_TASK OBJECTIVE_.
From the data below, return the exact lines starting at the line containing "New Zealand, site" and ending at the line containing "common name: mouse", both included, and nothing else.
THE RECORDS: Begin
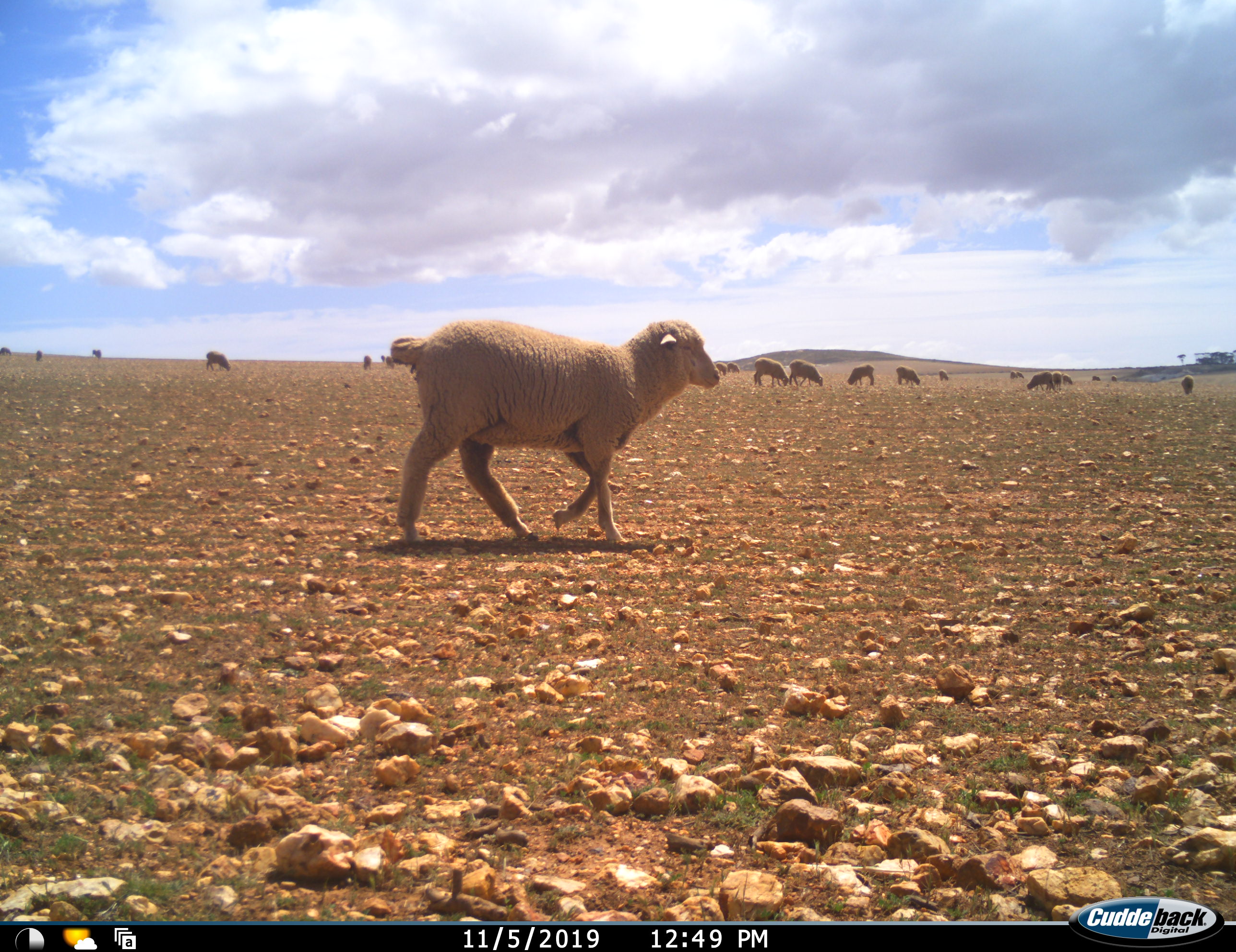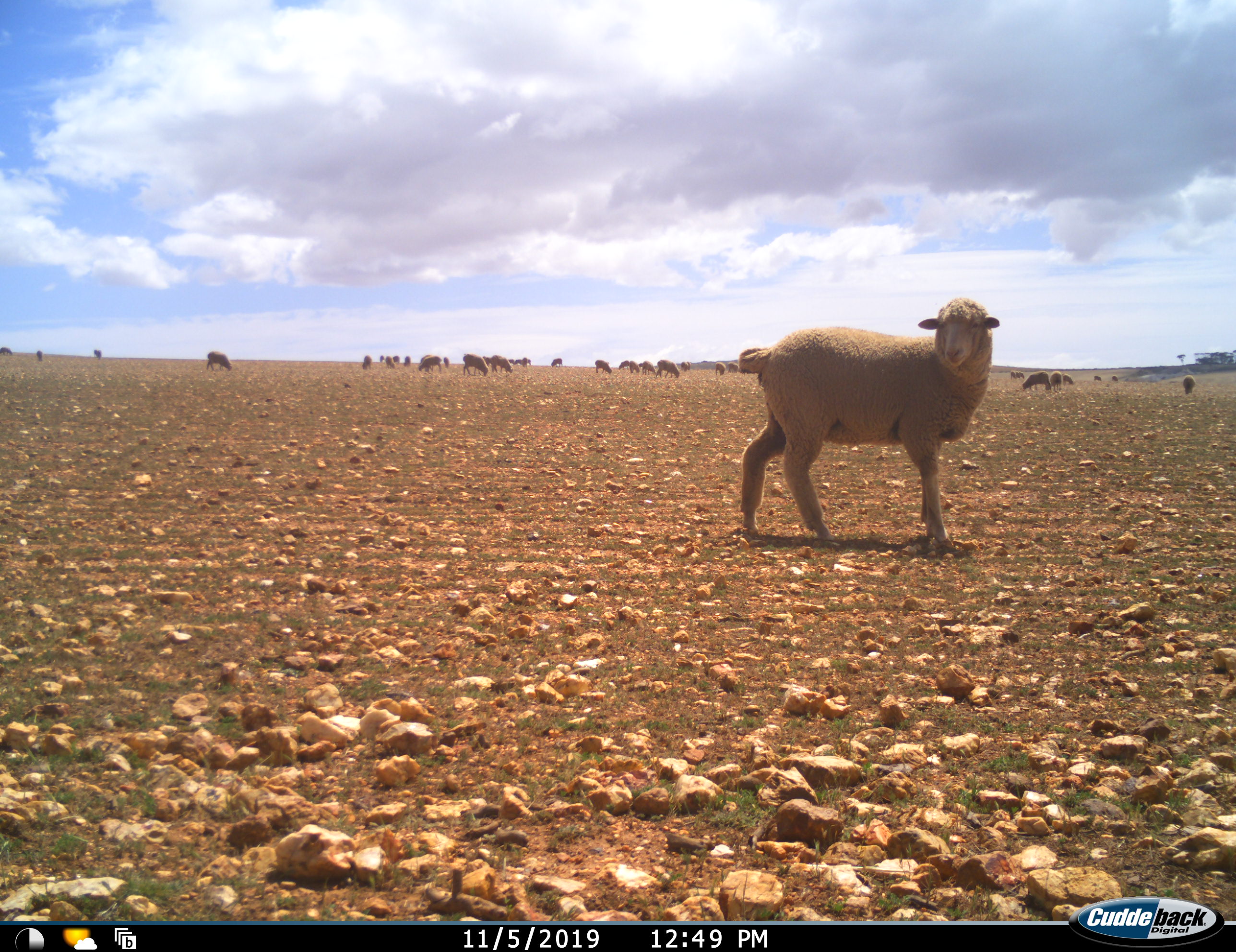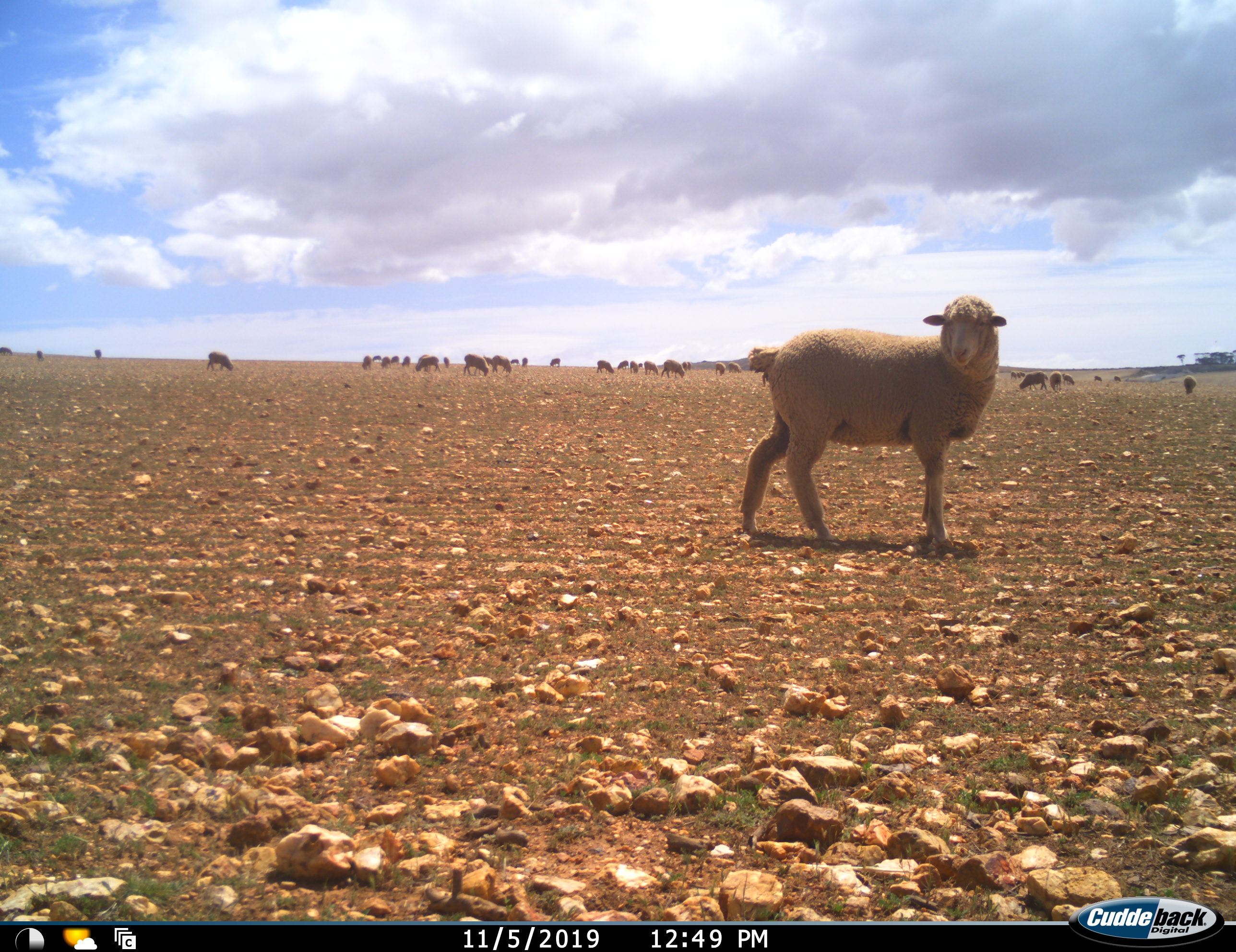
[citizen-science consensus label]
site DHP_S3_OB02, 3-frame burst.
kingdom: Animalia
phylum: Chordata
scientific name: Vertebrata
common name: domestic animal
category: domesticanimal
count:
THE RECORDS: End
THE RECORDS: Begin
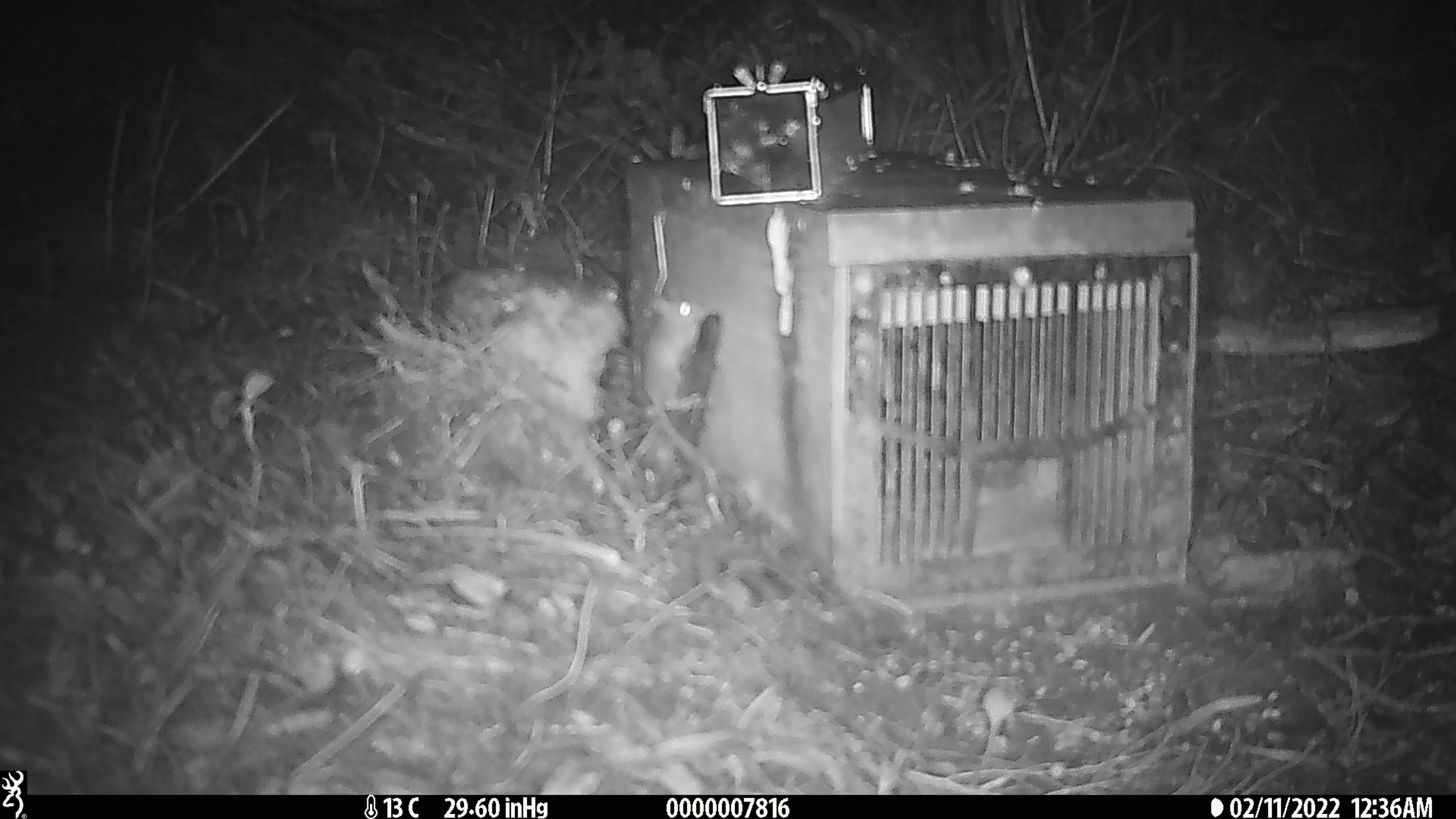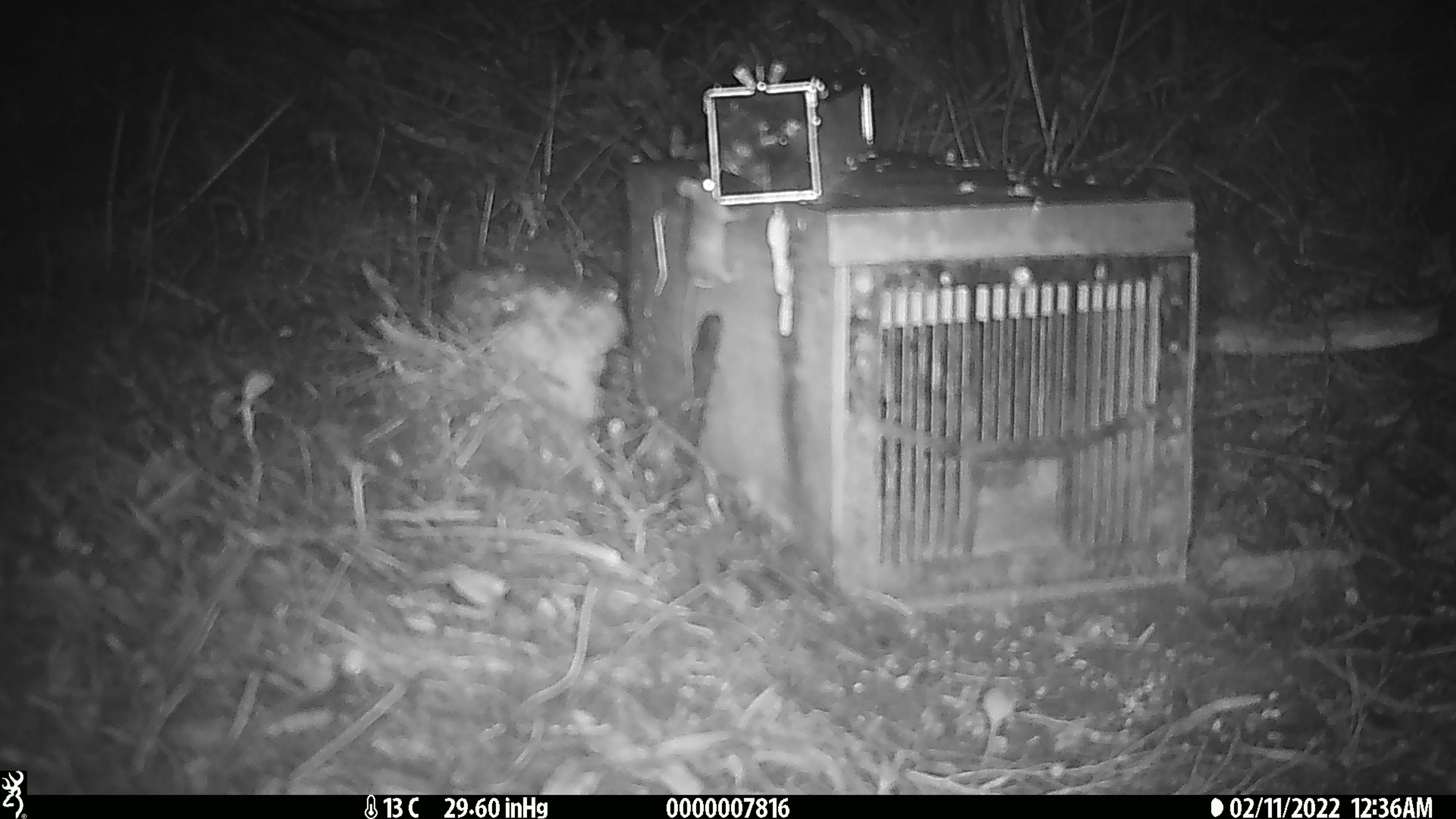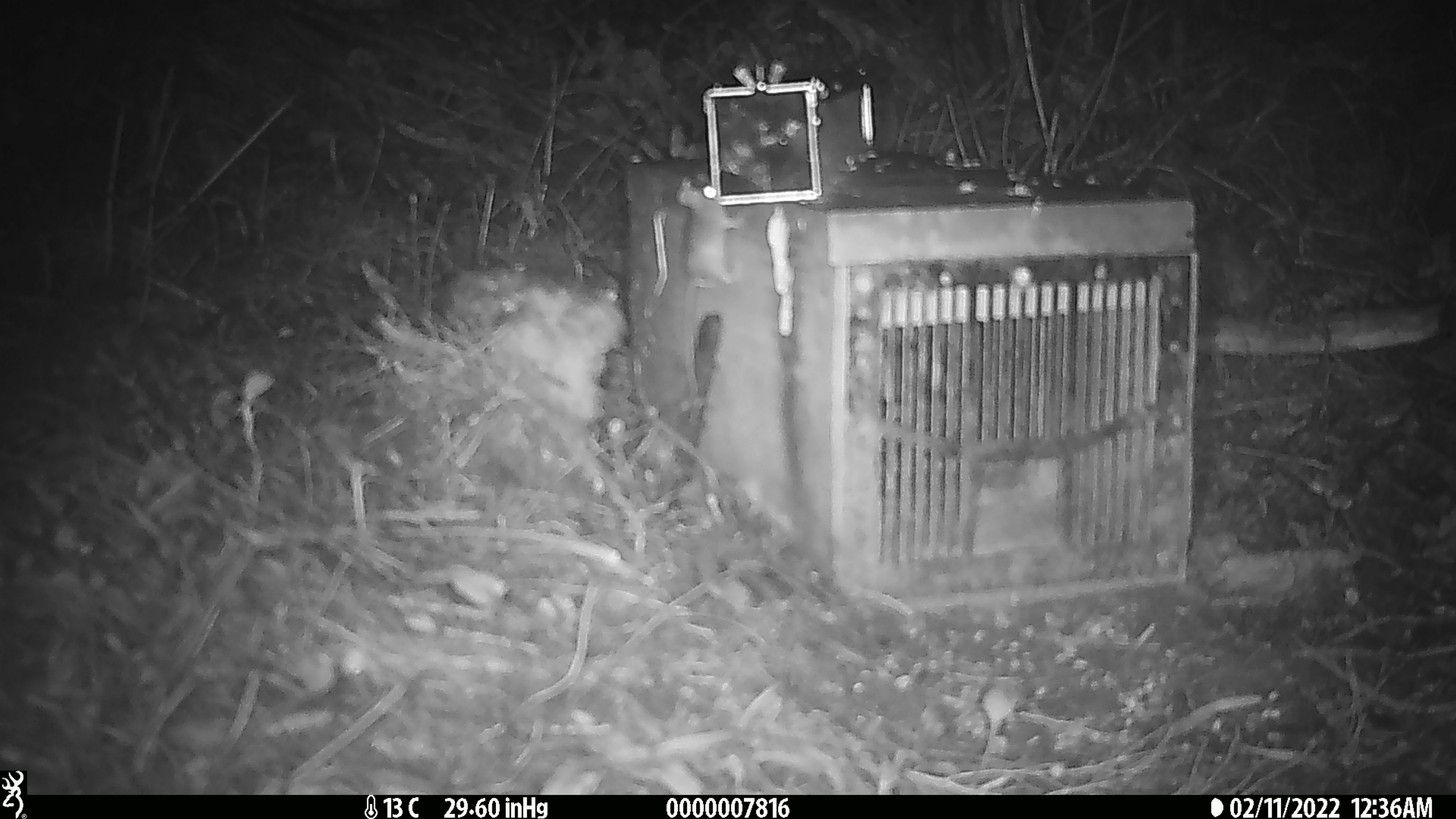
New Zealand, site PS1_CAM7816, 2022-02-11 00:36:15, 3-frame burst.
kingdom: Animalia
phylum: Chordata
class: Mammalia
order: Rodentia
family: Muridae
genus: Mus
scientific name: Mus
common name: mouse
THE RECORDS: End
THE RECORDS: Begin
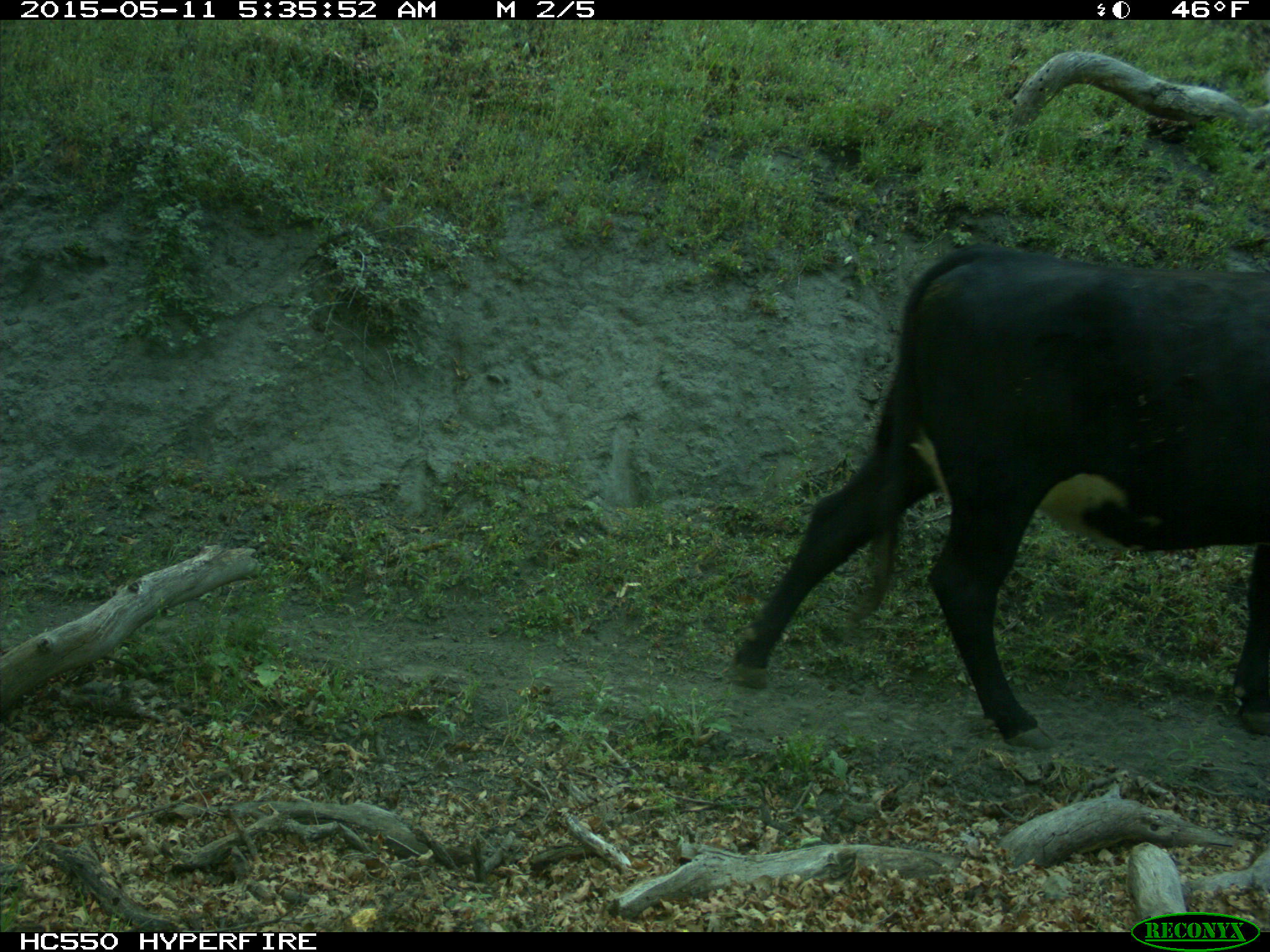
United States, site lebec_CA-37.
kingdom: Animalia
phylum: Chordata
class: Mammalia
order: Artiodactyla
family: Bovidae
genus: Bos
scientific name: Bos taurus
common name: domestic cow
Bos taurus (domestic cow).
THE RECORDS: End
_WRITTEN SOLUTION_.
New Zealand, site PS1_CAM7816, 2022-02-11 00:36:15, 3-frame burst.
kingdom: Animalia
phylum: Chordata
class: Mammalia
order: Rodentia
family: Muridae
genus: Mus
scientific name: Mus
common name: mouse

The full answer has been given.